The water still frigid enough to shock my body a little, but my adrenaline kept me warm. I immediately headed to the first buoy where we would turn right and then head in triangular pattern.
I felt really good during the first lap. For the first time in an Ironman race I was actually passing people and it felt amazing. I still felt pretty strong as I made the turn for the second lap, but I did slow down a bit.
As much as I thought I loved my long sleeve wet suit, I didn’t have the mobility in my arms, that I developed during training, and I had to strain to lift my arm into a streamline position. I listened to myself hypothesize about it and I thought, “Am I really thinking this? Did I really become a decent enough swimmer to even contemplate it?”
On the second lap, the wind picked up again and I thought I was swimming in my washing machine. I got tossed around and the effort level increased. I did end up breast stroking intermittently for a few minutes to catch my breath and realign my siting, but I continued. My habit of zig zagging didn’t show up until the last straight away while I was trying to sight on the finish. The waves were pushing me in the wrong direction, but my sighting was able to put me back on a good path. I jumped out of the water and ran towards the timing mats, and as I crossed I looked down at my watch – 1:10.

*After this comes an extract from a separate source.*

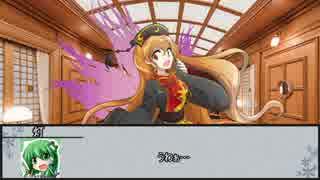 【シノビガミ】蒼炎への鎮魂歌 第五話【実卓リプレイ】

1:10? Really? I had to double check it twice. If I added the 800 meters back on I would have finished around 1:25-1:30 which, was my goal.
I was so excited I sprinted to the strippers, but for some reason they didn’t help. My wet suit would just not come off of me and when it did, oh man, did I feel the weather. The wind hit me, and my soaked tri kit, like a brick wall.
I headed into the changing tent and dawned a bike kit, arm warmers, a gator neck, and gloves. By the time I added my helmet I looked like a Tri Ninja.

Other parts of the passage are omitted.